You want to know what I am thinking?
Well, open your ears, because it's coming!
Coming straight at you like a bull
Very angry and agitated.

This is the last time you will ever
Put your hands on me like that!
You had no fucking right
To slap me the way you did.

Yes, I called you a bitch...
You were fucking being one!
Trying to call the police
Because I hit you...
Well, the only reason I did that,
You fucking grabbed me first!

You tried to drag me out of the house
By the fuckign arm!
You grabbed me by the neck,
And threw me on the floor!
You slapped me in the face
And in the head
Knocking me down to the ground
Like you didn't fucking care!

I know you say you love me,
but for once SHOW it.
Stop getting pissy over
The dumbest shit ever!
You want to run everything
That goes on in the house!
But you fucking can't!

I'm sorry to tell you this,
Even your rabbi doesn't believe
That marriage should be
75% 25%... but 50%50%
You want to rule my mother,
but you can't even fule your fucking self!

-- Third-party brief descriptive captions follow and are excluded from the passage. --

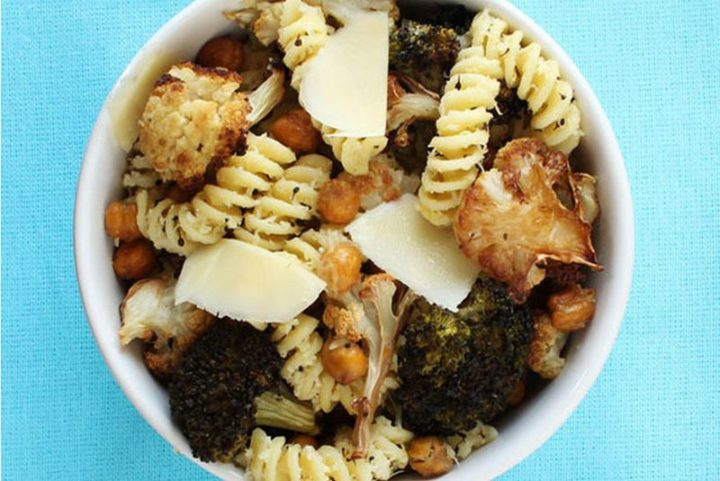 25 Healthy and Delicious Vegetarian Recipes - Parmesan Fusilli with Roasted Chickpeas, Broccoli and Cauliflower.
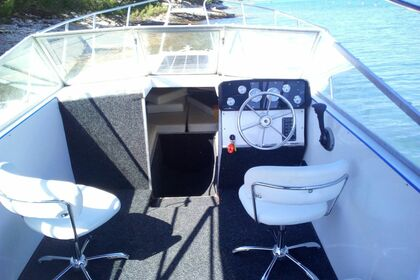Hire Motorboat Reinell 790 Medulin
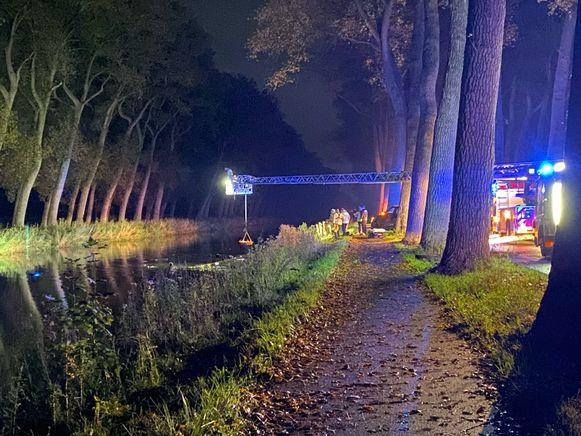 Ongeval langs Damse Vaart in Damme: SUV in het water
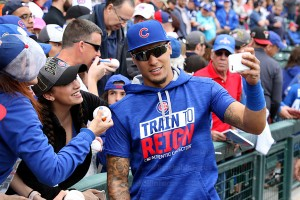 Javier Baez take selfie with fan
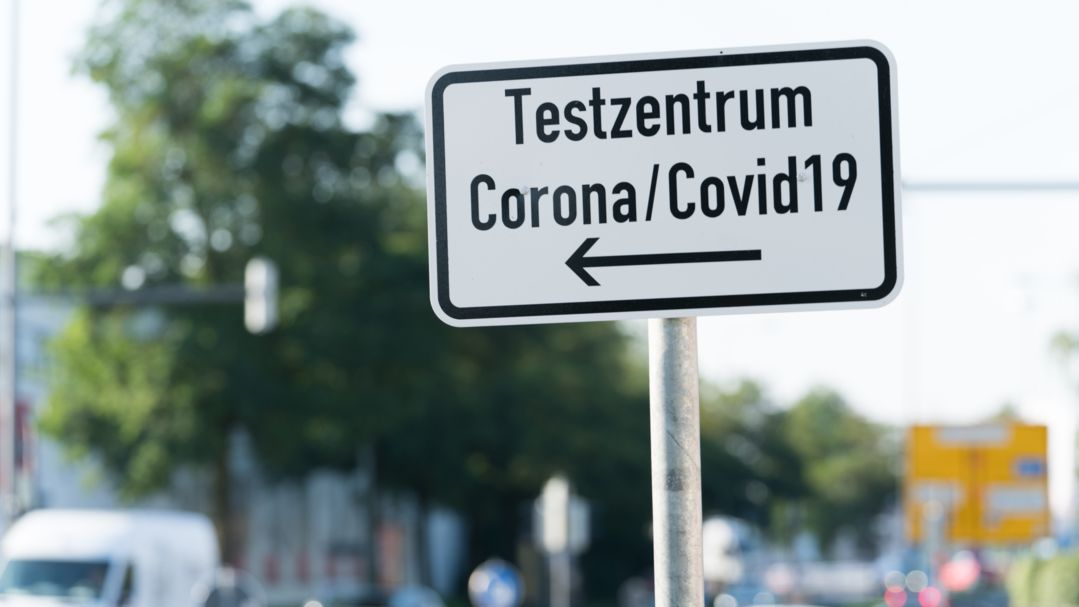 Hinweisschild Corona Teststation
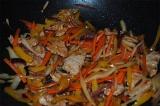 Шаг 9. Добавить в обжареные овощи, мясо, соевый соус, устричный соус, уксус, спе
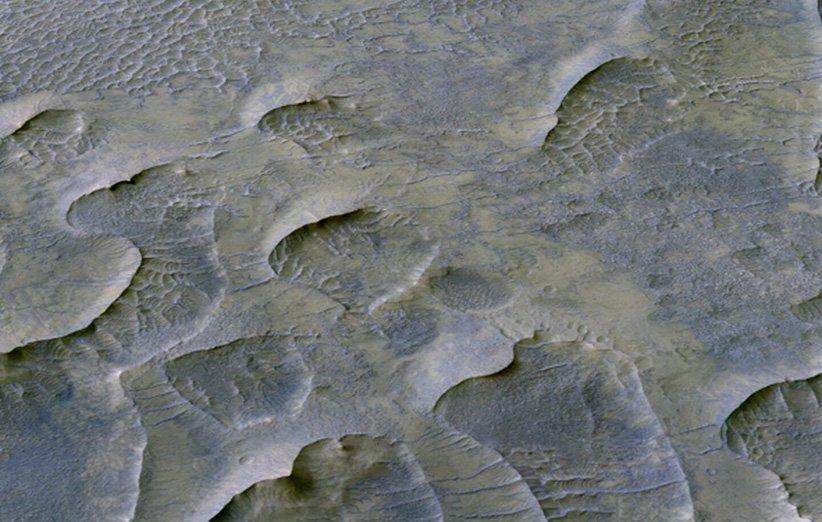 تپه های شنی مریخ در طول یک میلیارد سال فرسایش کمی داشته اند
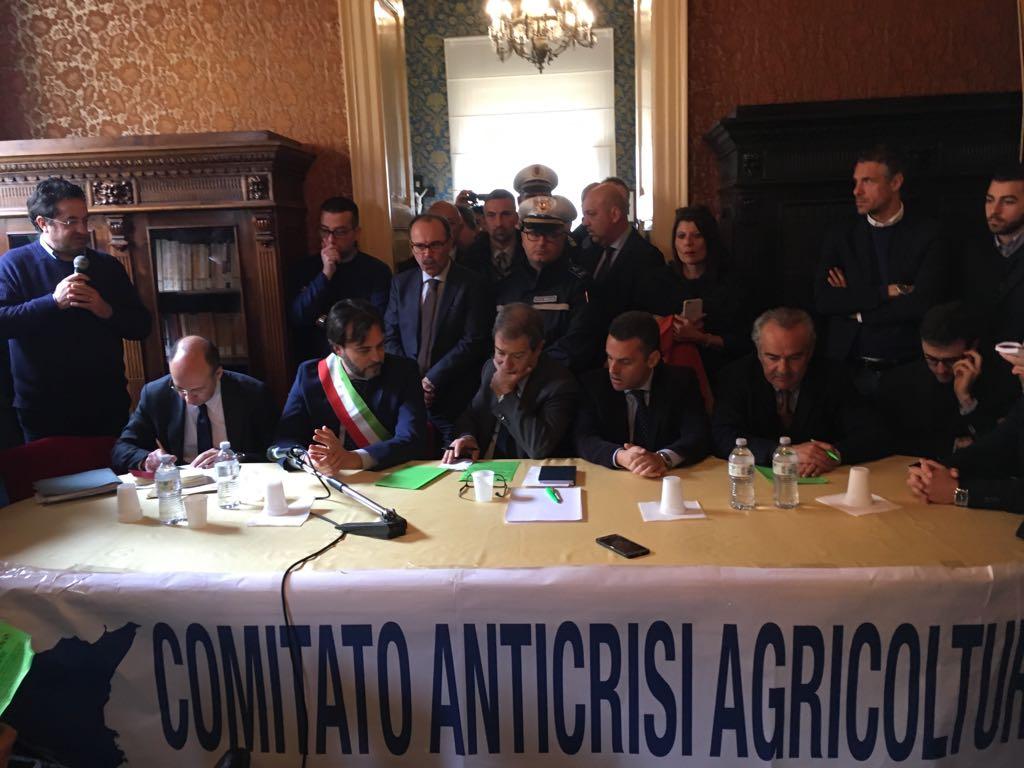 Agricoltura: asse Musumeci-produttori, stato di crisi e controlli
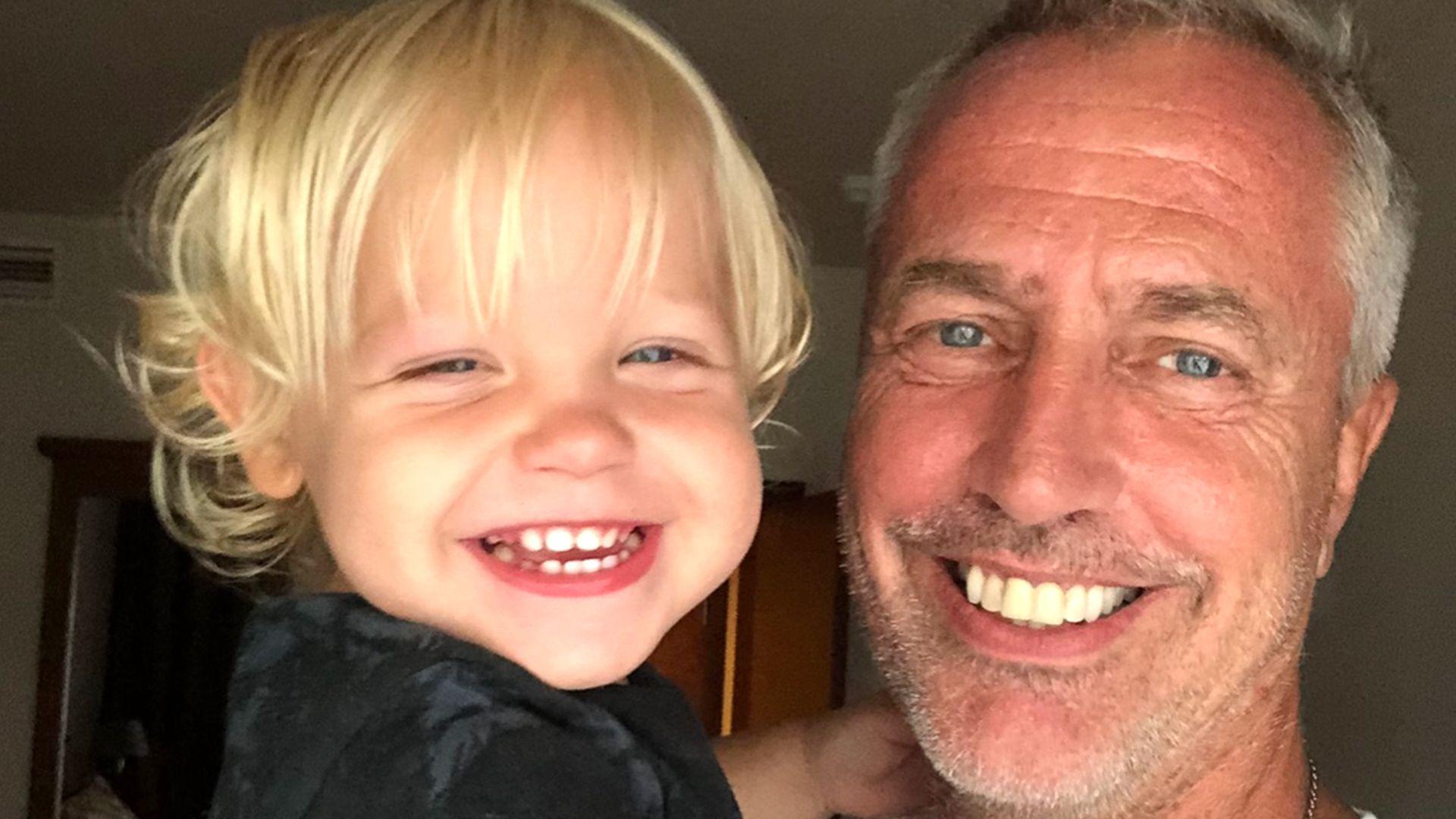 Padre e hijo disfrutando de la cuarentena entre juegos, libros y jardín de infantes online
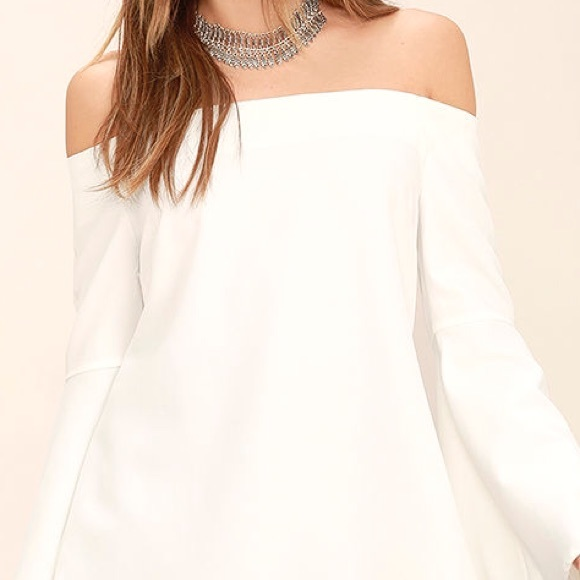 Essue Tops - White Off the Shoulder Bell Sleeve Top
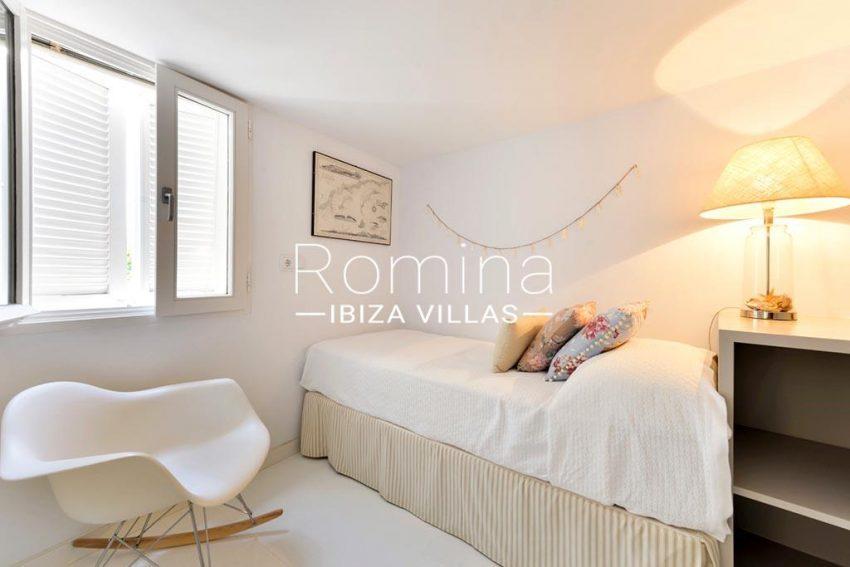 romina-ibiza-villas-rv-935-73-atico-goleta-4bedroom twin2
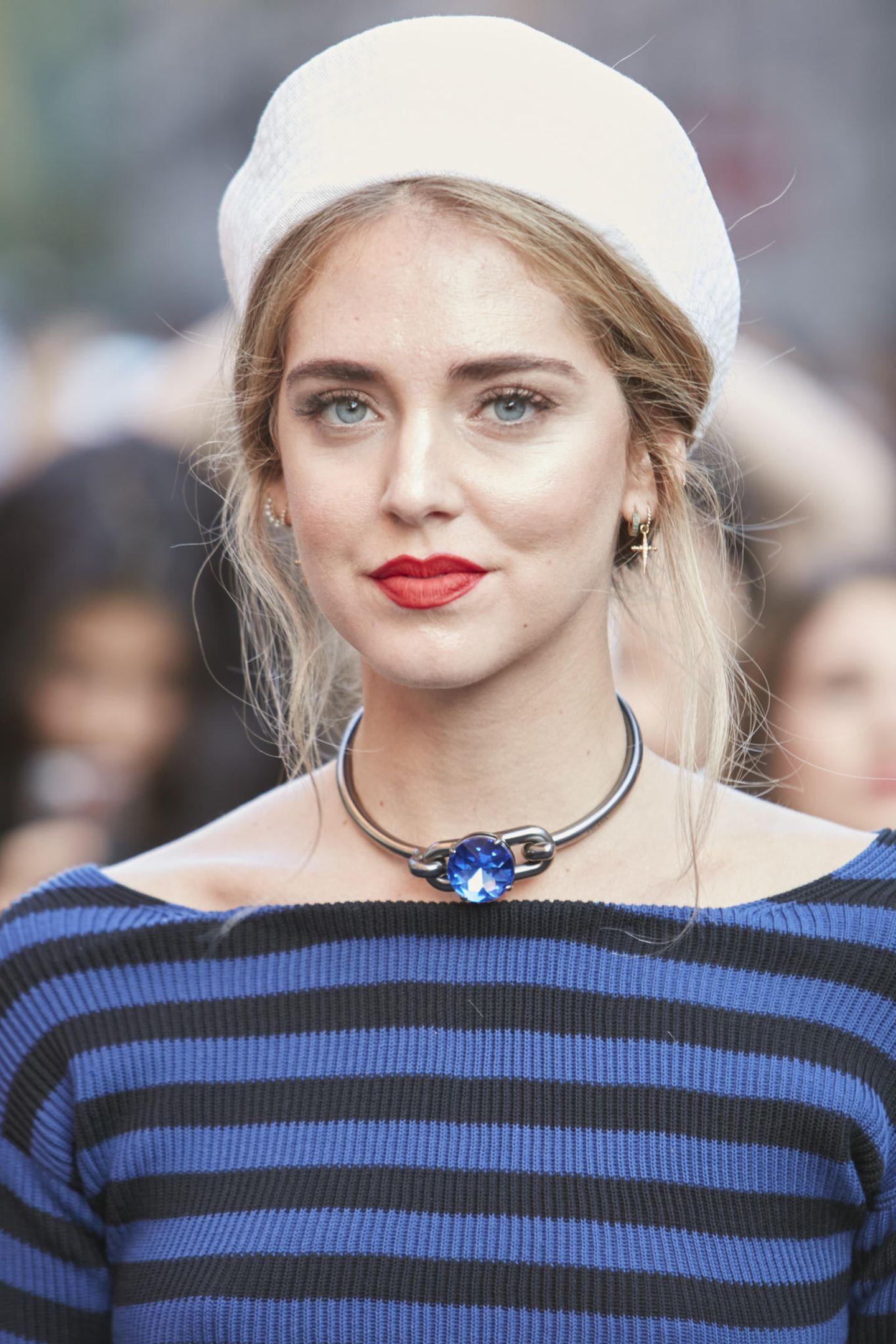 Winter-Frisuren:  Frau mit weißer Kappe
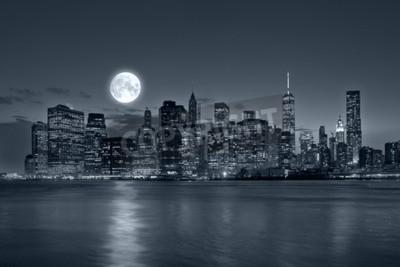 Fototapeta Panoramiczny widok New York City Manhattan skyline downtown w nocy z wieżowców niebieski tonalności i jasny księżyc w pełni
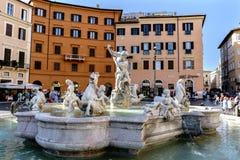 Rome Lazio, Italien Juli 25, 2017: Sikt av Neptunspringbrunnen, läge Royaltyfri Bild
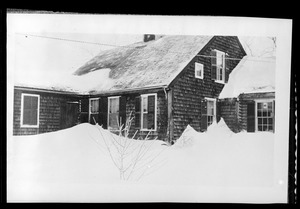 Unidentified house in the snow, detail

Yes, God wants you to be leader,
But not the way you are being...
The woman was made from
Adam's ribs... not from his feet
The be walked on...
Not from his head
To be superior!
But from his ribs,
To walk BESIDE.

So come off your high throne
And start being a father to me
Because this is the last time
You will ever put your hands on me
The way you just did.

God shook His head at you for that,
And He shook His head at me
For the things that I did...

I at least apologised for it,
you don't think you owed me one.

What if you had fucking hurt me real bad...
What about the baby... or MOM even!
Or worse, what if I died.
That might make you happy though.

I swear that if you EVER do that again,
You will never see me OR your grandson again.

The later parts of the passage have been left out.